--- Untersuchter Text ---
<<<<
Die toten Augen des Liberalismus

Die durch die Globalisierung verursachte wachsende Komplexität hat auf die Modelle politischer Steuerung von Nationalstaaten unterschiedlich gewirkt. Als natürlicher Reflex auf eine wachsende Diffusion hatten sich zunächst Initiativen entwickelt, die unter dem Stichwort der Standardisierung die erste große Welle der modernen Globalisierung begleiteten. Wie die Pilze schossen Standardisierungsprogramme und –prozesse aus dem Boden, durch Zertifizierungen wuchs ein Markt, der Wachstumsraten aufwies wie kaum ein anderer. Staatliche und supranationale Regulierungsbehörden wie z.B. die Brüsseler Euronormierungen hatten zur Folge, dass die produktive Seite einer Liberalisierung der Märkte zumindest auf unserem Kontinent in Vergessenheit geriet.

Noch restriktiver wurde die Angelegenheit, als neben einer vermehrten staatlichen Zentralisierung und Normierung noch der Gerechtigkeitsaspekt dieses Dirigismus mit in die Debatte geworfen wurde. Obwohl mit dem Niedergang der bipolaren Welt der Supermächte in Ost und West zunächst das Gefühl eines kräftigen Freiheitsschubes aufgekommen war, hatten sich nach knapp einem Jahrzehnt die nationalen Zuchtmeister der Ordnung durchgesetzt, die auch die letzten Sonnenstrahlen mit dem Aufspannen einer tief dunklen Bürokratie vertrieben.

Wie von selbst tauchte da der Wunsch nach mehr Liberalität und eigener Entscheidungsfreiheit auf. Der immer stärker werdende Wunsch bei vielen Völkern Europas war der nach mehr Individualität, mehr Freiheit und weniger Reglementierung. Die politische Form dieses Wunsches ist traditionell der Liberalismus. Letzterer profitierte denn auch eo ipso aus dem Überdruss gegen die zertifizierte Regulierung und liberales Gedankengut reüssierte, der politische Einfluss wurde zählbar.
>>>>
--- Gegebene Datensätze ---
<<<<
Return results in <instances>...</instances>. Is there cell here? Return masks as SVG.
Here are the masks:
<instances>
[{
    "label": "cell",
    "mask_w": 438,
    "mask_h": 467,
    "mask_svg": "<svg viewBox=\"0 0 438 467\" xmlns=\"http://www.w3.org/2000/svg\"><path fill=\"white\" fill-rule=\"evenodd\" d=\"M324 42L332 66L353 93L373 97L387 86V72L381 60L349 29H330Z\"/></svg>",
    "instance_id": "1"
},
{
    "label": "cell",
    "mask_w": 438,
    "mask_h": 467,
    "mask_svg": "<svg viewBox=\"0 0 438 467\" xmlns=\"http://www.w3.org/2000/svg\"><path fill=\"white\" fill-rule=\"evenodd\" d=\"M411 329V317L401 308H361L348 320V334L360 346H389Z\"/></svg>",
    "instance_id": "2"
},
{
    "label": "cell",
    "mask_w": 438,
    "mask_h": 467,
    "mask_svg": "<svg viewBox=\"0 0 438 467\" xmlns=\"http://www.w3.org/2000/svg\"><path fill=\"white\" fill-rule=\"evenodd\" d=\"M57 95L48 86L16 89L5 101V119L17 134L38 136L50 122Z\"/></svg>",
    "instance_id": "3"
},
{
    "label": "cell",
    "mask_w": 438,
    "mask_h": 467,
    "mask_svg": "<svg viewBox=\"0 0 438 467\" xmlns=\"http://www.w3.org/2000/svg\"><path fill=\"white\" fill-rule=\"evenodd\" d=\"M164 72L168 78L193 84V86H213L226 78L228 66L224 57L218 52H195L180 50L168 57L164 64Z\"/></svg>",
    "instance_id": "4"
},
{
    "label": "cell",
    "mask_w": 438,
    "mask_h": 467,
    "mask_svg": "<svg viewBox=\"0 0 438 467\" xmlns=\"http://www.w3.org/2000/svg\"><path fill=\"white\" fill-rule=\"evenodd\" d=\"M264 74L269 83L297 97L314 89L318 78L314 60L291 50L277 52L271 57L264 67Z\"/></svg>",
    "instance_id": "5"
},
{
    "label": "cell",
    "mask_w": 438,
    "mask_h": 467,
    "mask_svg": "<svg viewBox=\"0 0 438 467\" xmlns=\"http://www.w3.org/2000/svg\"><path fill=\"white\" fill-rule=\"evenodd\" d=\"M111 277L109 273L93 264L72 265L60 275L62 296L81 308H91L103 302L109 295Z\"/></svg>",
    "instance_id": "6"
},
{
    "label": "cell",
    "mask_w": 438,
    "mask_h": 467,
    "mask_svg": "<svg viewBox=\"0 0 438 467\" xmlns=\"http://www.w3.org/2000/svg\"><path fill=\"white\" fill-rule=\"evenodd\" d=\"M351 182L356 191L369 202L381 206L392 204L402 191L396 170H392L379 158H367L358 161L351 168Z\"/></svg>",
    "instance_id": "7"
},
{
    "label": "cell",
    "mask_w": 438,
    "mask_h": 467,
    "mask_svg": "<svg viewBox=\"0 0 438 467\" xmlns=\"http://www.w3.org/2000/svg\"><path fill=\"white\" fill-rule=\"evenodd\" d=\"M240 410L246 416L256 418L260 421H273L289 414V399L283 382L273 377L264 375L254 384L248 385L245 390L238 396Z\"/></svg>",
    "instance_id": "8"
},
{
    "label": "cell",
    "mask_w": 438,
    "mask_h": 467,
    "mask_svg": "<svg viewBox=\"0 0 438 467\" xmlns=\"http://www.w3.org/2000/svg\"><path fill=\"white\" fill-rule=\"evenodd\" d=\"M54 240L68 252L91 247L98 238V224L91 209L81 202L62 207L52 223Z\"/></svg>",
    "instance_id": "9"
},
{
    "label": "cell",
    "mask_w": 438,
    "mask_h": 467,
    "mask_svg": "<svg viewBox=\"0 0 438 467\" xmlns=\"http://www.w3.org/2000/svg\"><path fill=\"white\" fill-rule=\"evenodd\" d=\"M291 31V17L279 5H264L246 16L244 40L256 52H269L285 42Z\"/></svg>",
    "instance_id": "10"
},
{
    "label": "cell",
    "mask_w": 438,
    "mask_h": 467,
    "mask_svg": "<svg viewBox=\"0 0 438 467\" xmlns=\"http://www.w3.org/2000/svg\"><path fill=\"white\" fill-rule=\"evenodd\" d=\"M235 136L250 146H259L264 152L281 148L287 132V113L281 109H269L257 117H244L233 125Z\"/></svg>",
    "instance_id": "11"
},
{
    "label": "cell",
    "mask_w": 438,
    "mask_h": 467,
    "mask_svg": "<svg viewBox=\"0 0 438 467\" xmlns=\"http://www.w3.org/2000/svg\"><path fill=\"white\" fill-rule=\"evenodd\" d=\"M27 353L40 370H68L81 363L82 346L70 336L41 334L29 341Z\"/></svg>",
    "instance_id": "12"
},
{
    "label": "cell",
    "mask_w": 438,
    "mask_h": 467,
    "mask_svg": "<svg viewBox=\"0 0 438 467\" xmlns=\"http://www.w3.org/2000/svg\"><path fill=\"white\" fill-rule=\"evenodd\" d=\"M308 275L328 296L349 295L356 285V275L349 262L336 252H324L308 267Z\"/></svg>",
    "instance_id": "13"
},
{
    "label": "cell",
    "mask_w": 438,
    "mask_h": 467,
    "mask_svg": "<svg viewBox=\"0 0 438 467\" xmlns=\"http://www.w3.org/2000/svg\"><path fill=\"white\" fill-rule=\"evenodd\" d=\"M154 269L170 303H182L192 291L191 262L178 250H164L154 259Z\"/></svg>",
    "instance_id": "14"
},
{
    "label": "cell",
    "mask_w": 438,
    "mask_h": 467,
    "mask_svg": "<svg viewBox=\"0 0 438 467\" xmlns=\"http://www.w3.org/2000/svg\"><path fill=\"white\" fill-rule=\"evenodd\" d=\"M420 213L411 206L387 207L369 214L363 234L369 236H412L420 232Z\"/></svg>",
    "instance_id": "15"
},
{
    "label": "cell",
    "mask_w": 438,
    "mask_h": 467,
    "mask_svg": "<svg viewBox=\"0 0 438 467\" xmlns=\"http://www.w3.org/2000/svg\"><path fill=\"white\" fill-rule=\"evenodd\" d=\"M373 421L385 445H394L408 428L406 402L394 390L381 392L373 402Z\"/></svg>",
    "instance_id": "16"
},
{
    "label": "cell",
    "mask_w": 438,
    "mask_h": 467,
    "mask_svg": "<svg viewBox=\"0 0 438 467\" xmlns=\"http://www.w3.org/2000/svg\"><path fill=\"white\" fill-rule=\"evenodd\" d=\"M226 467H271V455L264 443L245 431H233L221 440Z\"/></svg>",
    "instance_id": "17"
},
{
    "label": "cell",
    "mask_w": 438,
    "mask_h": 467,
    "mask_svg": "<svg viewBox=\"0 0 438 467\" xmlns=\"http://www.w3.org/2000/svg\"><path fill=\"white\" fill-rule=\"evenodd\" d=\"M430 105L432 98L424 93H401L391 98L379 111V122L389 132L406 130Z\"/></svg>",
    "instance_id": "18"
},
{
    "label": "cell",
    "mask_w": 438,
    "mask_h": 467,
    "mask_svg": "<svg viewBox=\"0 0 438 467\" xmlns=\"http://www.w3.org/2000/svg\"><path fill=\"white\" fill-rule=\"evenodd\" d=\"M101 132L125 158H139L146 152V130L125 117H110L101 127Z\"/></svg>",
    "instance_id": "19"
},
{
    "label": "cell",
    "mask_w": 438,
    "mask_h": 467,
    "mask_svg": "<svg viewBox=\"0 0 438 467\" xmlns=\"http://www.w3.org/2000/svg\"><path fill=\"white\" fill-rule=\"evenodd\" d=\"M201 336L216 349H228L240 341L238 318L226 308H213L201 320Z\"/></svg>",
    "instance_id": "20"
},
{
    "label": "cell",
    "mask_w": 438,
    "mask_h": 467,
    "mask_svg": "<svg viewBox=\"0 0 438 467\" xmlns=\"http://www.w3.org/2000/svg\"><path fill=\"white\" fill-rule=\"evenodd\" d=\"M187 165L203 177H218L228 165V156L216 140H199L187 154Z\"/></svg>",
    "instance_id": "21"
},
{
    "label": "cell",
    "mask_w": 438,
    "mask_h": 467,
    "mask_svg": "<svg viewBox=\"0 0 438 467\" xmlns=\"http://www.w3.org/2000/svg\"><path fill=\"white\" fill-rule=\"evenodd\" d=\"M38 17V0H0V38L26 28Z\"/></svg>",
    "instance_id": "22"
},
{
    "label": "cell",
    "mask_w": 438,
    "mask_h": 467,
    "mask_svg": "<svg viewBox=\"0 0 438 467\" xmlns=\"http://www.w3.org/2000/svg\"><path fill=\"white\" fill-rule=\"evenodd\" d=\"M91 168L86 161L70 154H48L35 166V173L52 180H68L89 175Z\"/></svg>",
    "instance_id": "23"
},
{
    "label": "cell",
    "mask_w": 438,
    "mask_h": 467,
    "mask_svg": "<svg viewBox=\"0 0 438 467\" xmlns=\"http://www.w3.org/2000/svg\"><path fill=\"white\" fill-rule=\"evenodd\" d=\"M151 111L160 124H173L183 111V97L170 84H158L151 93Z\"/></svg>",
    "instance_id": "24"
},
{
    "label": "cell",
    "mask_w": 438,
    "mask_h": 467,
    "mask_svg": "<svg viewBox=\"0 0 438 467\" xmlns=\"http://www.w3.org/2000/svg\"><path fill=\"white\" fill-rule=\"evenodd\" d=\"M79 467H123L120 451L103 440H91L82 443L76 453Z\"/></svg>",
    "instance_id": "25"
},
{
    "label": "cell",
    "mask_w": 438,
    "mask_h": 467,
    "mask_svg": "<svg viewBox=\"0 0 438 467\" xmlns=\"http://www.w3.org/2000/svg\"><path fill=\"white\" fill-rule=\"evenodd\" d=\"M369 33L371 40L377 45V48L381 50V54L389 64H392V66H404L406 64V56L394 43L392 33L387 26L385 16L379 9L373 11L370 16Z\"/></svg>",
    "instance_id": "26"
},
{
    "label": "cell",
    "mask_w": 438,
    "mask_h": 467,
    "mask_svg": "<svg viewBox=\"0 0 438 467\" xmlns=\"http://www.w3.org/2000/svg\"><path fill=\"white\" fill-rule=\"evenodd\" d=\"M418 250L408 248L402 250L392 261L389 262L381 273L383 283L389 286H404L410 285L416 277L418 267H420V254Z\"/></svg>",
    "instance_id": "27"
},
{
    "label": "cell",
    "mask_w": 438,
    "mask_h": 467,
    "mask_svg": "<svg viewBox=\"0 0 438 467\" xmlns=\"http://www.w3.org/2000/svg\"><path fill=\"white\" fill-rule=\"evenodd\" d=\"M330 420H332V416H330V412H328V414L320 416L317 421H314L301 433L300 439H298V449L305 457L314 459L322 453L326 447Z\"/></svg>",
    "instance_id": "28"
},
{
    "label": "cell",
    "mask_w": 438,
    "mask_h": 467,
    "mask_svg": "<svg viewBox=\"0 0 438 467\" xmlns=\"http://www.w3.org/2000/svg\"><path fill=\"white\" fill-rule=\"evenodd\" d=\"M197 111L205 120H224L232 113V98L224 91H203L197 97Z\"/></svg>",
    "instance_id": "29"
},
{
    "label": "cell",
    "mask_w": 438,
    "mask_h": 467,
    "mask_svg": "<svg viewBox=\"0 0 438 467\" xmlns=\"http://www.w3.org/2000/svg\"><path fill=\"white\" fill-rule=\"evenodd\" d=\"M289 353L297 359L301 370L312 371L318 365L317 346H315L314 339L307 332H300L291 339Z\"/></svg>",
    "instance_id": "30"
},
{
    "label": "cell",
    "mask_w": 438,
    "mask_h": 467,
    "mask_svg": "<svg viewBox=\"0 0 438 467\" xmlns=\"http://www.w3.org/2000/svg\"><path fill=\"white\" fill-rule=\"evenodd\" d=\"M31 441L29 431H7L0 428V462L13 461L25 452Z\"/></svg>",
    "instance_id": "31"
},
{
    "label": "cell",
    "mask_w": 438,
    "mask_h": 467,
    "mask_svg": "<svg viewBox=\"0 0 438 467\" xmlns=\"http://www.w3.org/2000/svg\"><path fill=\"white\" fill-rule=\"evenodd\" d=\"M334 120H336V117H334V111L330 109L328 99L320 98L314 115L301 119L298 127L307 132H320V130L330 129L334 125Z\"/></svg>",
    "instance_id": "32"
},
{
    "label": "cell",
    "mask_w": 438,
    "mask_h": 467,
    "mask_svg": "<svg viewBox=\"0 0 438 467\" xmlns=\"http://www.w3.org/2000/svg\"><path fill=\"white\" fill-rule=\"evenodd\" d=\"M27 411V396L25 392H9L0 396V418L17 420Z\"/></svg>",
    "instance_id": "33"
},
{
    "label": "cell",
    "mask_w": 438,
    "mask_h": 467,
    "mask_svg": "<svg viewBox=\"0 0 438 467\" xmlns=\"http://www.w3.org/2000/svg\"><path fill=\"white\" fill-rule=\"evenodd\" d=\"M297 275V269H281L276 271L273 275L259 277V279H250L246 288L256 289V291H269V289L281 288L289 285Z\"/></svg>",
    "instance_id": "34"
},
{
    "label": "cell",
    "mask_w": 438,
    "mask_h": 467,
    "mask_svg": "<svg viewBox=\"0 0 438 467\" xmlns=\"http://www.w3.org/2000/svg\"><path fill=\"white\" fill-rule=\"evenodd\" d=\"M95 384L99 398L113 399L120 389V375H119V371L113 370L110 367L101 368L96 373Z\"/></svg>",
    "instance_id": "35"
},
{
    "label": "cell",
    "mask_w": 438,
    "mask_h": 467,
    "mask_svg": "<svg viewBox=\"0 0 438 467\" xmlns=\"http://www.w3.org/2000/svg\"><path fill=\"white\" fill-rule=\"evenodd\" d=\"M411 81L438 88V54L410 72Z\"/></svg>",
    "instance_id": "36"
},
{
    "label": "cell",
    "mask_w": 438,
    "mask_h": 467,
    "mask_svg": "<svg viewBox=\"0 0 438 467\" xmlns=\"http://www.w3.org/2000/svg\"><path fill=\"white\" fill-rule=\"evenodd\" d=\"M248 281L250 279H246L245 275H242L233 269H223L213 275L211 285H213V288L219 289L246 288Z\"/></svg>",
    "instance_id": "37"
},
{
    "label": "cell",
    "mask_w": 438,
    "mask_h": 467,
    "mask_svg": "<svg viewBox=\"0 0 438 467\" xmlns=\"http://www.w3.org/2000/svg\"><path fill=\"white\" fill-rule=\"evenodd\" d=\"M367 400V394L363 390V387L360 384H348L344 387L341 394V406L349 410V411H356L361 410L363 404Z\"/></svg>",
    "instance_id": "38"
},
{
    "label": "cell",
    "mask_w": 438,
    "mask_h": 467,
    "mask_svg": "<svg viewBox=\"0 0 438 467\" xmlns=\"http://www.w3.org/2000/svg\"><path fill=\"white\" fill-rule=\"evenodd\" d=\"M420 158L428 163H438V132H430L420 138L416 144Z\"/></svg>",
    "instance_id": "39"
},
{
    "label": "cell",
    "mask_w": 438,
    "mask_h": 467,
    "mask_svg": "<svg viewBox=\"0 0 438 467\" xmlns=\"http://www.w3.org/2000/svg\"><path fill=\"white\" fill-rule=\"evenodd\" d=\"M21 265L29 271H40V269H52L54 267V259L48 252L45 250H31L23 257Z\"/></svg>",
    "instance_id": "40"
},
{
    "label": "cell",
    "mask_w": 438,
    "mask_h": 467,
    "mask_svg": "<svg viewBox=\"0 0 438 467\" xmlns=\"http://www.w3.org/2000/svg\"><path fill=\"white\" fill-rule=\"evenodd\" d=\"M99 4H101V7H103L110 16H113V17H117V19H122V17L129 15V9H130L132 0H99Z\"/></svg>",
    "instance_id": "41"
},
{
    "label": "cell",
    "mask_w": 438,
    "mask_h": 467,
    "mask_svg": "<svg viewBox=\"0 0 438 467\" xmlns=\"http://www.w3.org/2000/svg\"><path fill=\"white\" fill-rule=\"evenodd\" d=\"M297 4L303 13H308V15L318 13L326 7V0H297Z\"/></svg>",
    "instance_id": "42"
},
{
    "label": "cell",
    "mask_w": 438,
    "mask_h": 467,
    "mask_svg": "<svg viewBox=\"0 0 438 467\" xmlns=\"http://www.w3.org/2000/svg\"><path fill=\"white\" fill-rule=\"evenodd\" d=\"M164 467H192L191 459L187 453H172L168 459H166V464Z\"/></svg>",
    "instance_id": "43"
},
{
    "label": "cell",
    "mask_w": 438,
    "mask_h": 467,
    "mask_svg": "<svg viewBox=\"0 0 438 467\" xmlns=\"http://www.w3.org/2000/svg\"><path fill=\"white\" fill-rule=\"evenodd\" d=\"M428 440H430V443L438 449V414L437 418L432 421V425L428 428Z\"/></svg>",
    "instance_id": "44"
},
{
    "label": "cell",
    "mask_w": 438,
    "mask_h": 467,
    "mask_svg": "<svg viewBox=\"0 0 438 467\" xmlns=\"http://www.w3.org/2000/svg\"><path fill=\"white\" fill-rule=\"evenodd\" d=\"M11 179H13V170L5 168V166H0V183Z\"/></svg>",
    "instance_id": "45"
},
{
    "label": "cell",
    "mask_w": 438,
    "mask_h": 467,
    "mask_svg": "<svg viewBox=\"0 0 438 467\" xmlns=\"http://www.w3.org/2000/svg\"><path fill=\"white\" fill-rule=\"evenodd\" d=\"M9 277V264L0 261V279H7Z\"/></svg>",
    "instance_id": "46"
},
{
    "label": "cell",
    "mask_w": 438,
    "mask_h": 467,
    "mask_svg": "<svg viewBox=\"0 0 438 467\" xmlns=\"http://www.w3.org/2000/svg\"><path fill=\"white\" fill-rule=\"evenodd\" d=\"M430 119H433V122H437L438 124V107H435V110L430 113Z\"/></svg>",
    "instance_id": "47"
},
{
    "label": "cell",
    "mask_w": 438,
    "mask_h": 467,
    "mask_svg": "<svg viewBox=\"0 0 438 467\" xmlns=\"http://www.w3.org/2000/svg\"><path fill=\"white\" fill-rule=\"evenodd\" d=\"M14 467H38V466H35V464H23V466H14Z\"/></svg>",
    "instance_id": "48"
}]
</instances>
>>>>
Schreibe den Text über den Liberalismus bitte im Anschluss an seinen letzten Satz weiter. Die Auflistung ist eigenständiges Material und gehört nicht zum Text.

Wie immer übernahm die angelsächsische Welt die Vorreiterrolle bei der Renaissance des Liberalismus, und zwar zunächst in Bezug auf die Geldpolitik. Sie entpuppte sich allerdings nicht als Liberalismus, sondern als Libertinage und trägt massiv die Verantwortung für die Weltfinanzkrise von 2008, auch wenn die Jacqueteros aus den Staatsmonopolen des zentraleuropäischen Etatismus bei dem Desaster maßgeblich mit beteiligt waren. Aber wenn die Bombe ins Haus geliefert wird, identifiziert man nach der Explosion meist nur noch den Besteller.

Nun, da in Deutschland wie in Großbritannien die Liberalen auch in der Regierungsverantwortung stehen, wird eine weitere Enthüllung zum Gemeingut: Der Liberalismus ist ein vermeintlicher. Der große Wunsch nach Freiheit verhalf Politikern zum politischen Mandat, denen es um die Umverteilung von Reichtum, aber nicht um eine rationalere und freiheitlichere Organisation des Gemeinwesens ging. In Deutschland bediente man Branchen und Berufsgruppen mit Steuererleichterungen, in England verriegelte man das universitäre Bildungswesen zugunsten des alten wie des neuen Adels. Von beidem werden die Staatswesen nicht profitieren.